= Clare Heald =

Clare Mary Heald (née Harding; 28 August 1895 – 11 March 1973), or as she was to become later when she remarried, Clare Miller, was a well-known horsewoman in her day, and horrified the hierarchy of racing in 1930 by applying for a licence to ride under both Jockey Club (flat) and National Hunt (steeplechase) rules.

She was strongly supported by 'Brab' (Lord Brabazon), the famous airman and racing motorist, and others, and it was her intention one day to win, if she could, both the Derby and the Grand National. She had to content herself with winning some 30 point-to-point races in England and later in Kenya. One of her stallions was Syndrian, brother to Sicyon, both bred by Solly Joel (Solomon Joel).

Born Clare Mary Harding, she came from a large family at Old Springs Hall, near Market Drayton in Shropshire. She was a daughter of Francis Egerton Harding and Hon. Emma Mary Agnes Clifford. A niece of the Earl of Denbigh, and of Baron Clifford of Chudleigh, her first husband was William Henry Arthur Heald, himself an early airman, and brother of Sir Lionel Heald, the Attorney General, well known to Rhodesians as a member of the ill-fated Monckton Commission. Her second husband was Lt Cdr John Bryan Peter Duppa-Miller, G.C., one of the twelve naval officers who volunteered to dismantle the magnetic mines which were dropped off by the Germans over London in the autumn of 1940. With him, she settled in Salisbury, Rhodesia, in 1965. Her daughter Ann was married to Keith Stainton, the M.P. for Sudbury & Woodbridge. She had six grandchildren. She was a very gentle character, known for her gardening skills and her love of Siamese cats, which she bred for half a century.
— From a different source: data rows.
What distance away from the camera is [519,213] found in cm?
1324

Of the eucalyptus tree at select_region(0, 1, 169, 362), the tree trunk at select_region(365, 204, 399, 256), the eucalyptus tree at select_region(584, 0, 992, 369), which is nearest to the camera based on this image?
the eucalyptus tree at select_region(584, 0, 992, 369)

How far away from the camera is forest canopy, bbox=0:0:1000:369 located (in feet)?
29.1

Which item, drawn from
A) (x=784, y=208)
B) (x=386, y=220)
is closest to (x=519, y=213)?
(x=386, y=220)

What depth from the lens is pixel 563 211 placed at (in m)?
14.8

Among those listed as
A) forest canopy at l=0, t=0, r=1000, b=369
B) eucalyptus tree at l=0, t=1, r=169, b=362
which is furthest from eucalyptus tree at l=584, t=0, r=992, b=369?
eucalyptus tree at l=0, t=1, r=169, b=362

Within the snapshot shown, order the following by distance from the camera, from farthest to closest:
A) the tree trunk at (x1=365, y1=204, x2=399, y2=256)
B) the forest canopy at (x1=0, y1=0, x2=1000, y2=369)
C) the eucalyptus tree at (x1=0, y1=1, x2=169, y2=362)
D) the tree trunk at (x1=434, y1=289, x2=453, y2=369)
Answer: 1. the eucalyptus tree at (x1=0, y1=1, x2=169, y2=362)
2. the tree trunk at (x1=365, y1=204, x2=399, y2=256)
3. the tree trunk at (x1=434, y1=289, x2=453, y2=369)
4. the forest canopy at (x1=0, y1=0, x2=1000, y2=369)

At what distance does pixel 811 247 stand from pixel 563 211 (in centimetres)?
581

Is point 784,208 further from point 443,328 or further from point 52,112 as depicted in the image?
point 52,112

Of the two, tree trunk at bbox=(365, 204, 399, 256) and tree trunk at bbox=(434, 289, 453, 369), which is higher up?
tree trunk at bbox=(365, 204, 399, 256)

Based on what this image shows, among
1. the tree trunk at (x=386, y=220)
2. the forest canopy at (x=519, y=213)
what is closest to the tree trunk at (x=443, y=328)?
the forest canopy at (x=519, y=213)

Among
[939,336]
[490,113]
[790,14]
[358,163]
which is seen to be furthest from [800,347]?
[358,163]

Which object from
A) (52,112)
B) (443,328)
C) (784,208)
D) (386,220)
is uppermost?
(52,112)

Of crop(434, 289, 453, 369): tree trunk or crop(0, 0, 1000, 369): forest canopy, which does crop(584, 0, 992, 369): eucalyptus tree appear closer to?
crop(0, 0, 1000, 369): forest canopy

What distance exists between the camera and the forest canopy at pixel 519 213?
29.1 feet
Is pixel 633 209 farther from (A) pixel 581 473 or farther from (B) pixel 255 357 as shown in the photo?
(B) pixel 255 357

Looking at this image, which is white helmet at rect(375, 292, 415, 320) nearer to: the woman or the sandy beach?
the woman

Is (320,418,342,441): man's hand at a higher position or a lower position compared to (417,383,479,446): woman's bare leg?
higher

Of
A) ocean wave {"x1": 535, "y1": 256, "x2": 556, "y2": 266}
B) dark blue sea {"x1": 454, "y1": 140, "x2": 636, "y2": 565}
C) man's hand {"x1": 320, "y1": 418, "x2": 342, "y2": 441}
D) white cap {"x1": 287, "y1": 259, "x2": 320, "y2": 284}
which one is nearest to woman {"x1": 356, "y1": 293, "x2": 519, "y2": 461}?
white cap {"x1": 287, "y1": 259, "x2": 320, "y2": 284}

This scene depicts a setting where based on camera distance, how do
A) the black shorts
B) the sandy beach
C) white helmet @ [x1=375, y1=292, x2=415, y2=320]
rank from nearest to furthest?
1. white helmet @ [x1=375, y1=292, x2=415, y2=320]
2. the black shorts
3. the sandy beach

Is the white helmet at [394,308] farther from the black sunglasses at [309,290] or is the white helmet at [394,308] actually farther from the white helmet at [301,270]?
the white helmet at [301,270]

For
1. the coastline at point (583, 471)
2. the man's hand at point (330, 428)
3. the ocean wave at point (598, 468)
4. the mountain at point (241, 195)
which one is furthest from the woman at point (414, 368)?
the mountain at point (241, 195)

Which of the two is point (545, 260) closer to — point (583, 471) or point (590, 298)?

In the middle of her fight with the Jockey Club, she was interviewed by a reporter for the Financial Times. Asked what she thought would happen to the punters if women were allowed to ride, she replied 'They lose too much now, backing what they think is the best horse. God only knows what will happen if they start backing what they think is the prettiest face!'

Clare Miller died in Salisbury, Rhodesia on 11 March 1973.